Nitroglycerine-Induced Nitrate Tolerance Compromises Propofol Protection of the Endothelial Cells against TNF-α: The Role of PKC-β2 and NADPH Oxidase

1Department of Anesthesiology, Renmin Hospital of Wuhan University, Wuhan, Hubei 430060, China
2Department of Anesthesiology, University of Hong Kong, Hong Kong
3Department of Cardiac Surgery, Chongqing Zhongshan Hospital, Chongqing 400013, China
4Department of Anesthesia, Chongqing Zhongshan Hospital, Chongqing 400013, China
5Department of Anesthesiology, Affiliated Hospital of Guangdong Medical College, Zhanjiang, Guangdong 524001, China

Received 10 September 2013; Accepted 18 October 2013

Academic Editor: Yanfang Chen

Copyright © 2013 Shaoqing Lei et al. This is an open access article distributed under the Creative Commons Attribution License, which permits unrestricted use, distribution, and reproduction in any medium, provided the original work is properly cited.

Abstract

Continuous treatment with organic nitrates causes nitrate tolerance and endothelial dysfunction, which is involved with protein kinase C (PKC) signal pathway and NADPH oxidase activation. We determined whether chronic administration with nitroglycerine compromises the protective effects of propofol against tumor necrosis factor (TNF-) induced toxicity in endothelial cells by PKC-β2 dependent NADPH oxidase activation. Primary cultured human umbilical vein endothelial cells were either treated or untreated with TNF-α (40 ng/mL) alone or in the presence of the specific PKC-β2 inhibitor CGP53353 (1 μM)), nitroglycerine (10 μM), propofol (100 μM), propofol plus nitroglycerin, or CGP53353 plus nitroglycerine, respectively, for 24 hours. TNF-α increased the levels of superoxide, Nox (nitrate and nitrite), malondialdehyde, and nitrotyrosine production, accompanied by increased protein expression of p-PKC-β2, gP91phox, and endothelial cell apoptosis, whereas all these changes were further enhanced by nitroglycerine. CGP53353 and propofol, respectively, reduced TNF-α induced oxidative stress and cell toxicity.

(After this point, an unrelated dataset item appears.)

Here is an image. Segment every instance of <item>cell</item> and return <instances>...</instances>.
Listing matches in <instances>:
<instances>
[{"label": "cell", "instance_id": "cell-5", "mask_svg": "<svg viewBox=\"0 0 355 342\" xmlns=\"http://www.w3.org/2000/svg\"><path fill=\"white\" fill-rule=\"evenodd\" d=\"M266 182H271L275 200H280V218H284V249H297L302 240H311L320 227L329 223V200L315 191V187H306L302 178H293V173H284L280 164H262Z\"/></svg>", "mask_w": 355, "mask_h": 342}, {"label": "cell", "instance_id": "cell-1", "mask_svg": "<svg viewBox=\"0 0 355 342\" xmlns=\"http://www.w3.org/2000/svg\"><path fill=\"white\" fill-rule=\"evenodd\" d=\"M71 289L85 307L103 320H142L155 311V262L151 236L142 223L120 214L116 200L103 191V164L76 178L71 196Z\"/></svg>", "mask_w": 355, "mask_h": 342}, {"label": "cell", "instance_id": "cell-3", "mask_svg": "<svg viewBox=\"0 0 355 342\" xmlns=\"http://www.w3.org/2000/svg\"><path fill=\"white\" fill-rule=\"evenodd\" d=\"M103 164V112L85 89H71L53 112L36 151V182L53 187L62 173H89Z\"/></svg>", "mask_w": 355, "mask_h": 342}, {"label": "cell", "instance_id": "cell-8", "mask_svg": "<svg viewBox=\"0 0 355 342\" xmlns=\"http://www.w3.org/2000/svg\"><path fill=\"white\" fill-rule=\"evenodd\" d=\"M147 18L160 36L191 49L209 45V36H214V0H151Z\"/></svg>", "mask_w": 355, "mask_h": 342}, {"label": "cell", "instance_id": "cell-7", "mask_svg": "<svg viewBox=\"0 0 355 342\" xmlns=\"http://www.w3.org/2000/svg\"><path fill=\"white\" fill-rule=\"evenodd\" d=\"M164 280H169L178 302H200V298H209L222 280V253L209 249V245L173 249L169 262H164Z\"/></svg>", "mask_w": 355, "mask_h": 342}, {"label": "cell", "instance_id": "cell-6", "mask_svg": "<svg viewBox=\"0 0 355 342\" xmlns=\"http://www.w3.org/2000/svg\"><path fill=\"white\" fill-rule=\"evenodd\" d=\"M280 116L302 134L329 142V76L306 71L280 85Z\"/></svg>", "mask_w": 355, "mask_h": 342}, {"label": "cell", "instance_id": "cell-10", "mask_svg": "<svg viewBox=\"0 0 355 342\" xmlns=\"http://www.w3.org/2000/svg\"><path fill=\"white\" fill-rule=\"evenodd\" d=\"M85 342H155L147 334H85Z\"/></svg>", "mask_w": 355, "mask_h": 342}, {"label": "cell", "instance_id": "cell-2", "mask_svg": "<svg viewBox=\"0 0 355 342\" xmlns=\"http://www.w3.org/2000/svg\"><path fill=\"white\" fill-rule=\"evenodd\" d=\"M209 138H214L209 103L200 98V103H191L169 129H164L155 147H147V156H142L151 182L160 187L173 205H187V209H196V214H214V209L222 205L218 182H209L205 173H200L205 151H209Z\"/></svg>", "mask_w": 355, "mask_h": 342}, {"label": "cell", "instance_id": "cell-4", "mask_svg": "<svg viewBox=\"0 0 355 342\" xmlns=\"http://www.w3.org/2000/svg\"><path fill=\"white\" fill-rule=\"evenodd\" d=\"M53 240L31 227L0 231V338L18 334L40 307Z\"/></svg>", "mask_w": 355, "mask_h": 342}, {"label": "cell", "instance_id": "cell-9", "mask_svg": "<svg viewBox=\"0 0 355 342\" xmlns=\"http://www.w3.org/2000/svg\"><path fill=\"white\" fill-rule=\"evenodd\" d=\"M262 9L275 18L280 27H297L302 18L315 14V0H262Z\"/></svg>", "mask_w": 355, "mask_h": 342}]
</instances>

CGP53353 completely prevented TNF-α induced oxidative stress and cell toxicity in the presence or absence of nitroglycerine, while the protective effects of propofol were neutralized by nitroglycerine. It is concluded that nitroglycerine comprises the protective effects of propofol against TNF-α stimulation in endothelial cells, primarily through PKC-β2 dependent NADPH oxidase activation.